• **WHAT IS REQUIRED**
Count the lines holding the string "reciprocity" in the records, and give only the count.

Collected data:
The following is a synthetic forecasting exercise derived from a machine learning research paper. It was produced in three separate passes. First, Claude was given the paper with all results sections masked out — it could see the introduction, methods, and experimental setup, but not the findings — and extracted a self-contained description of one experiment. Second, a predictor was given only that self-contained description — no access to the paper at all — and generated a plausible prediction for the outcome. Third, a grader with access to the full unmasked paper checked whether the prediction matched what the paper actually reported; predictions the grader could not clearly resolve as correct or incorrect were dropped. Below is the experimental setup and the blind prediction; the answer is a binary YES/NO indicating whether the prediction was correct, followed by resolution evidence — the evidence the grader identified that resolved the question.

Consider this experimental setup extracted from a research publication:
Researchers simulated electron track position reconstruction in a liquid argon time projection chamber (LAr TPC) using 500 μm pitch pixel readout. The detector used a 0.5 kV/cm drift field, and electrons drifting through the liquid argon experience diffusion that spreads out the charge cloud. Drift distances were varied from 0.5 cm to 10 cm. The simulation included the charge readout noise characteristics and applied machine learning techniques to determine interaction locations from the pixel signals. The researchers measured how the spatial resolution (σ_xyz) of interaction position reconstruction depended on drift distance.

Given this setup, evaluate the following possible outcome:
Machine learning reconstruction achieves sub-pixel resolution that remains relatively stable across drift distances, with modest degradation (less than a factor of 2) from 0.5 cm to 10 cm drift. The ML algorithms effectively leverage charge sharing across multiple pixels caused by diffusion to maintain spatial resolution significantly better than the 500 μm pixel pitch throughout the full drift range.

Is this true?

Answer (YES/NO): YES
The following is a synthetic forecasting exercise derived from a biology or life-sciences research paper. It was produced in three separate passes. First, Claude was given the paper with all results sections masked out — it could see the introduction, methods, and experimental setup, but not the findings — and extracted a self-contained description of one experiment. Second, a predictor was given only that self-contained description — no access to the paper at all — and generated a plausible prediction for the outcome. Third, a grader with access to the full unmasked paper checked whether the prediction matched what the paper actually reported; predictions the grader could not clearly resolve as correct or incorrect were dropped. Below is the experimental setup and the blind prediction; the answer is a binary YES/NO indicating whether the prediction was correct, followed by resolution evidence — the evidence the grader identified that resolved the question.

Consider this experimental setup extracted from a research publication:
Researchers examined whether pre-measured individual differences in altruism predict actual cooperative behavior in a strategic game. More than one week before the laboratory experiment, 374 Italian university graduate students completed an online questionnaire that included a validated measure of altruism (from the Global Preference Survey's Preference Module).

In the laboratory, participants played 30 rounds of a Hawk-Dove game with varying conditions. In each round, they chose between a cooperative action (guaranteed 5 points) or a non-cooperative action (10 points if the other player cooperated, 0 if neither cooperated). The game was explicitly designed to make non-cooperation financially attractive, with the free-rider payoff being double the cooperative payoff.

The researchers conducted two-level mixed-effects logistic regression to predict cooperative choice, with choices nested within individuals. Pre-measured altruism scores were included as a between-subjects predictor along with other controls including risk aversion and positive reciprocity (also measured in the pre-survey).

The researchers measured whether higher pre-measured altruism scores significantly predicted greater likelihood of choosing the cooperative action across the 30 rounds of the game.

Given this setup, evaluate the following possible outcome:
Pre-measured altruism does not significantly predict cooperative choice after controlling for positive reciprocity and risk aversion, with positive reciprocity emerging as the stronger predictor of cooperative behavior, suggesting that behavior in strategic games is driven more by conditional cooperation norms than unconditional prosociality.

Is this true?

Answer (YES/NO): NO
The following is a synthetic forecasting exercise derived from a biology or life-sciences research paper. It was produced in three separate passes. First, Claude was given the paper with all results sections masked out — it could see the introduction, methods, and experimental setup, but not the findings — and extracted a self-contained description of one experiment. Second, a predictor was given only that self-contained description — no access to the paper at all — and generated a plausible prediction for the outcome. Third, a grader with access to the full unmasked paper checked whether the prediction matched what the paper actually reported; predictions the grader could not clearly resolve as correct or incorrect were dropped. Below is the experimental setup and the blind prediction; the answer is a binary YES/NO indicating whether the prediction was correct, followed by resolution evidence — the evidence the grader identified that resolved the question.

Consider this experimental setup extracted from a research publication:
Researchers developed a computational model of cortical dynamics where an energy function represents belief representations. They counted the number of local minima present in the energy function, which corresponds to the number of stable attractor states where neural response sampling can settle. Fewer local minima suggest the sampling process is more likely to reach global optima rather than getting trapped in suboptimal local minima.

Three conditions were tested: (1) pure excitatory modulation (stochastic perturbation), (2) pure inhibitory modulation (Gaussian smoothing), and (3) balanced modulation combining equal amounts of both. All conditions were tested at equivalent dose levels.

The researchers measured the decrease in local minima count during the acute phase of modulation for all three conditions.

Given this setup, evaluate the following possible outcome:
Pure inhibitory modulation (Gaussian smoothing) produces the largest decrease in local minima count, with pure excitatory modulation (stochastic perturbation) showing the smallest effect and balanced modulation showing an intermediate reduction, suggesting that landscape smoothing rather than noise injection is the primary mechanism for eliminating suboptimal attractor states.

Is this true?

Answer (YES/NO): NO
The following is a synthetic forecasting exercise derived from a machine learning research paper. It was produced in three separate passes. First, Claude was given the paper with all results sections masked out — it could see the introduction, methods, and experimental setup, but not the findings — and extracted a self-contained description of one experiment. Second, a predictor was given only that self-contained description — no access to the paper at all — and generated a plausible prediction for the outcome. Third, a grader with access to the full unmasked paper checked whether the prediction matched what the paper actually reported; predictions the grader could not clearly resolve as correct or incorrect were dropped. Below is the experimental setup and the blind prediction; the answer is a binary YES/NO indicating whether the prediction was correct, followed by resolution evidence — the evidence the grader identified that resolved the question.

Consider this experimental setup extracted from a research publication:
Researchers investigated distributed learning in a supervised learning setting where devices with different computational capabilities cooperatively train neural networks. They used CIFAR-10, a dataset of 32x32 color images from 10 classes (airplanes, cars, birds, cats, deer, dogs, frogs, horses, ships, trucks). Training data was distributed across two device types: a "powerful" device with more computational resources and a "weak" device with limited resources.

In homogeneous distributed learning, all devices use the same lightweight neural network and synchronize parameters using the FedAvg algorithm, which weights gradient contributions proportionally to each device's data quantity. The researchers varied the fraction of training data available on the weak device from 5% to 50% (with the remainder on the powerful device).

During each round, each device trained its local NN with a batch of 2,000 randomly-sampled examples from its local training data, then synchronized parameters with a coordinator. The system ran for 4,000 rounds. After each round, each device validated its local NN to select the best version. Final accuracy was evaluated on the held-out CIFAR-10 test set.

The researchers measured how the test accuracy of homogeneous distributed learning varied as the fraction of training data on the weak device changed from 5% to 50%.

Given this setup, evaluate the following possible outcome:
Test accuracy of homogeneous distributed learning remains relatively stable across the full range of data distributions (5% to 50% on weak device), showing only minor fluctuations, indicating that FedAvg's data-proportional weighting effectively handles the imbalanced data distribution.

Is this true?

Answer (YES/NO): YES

• **TASK OUTPUT**
2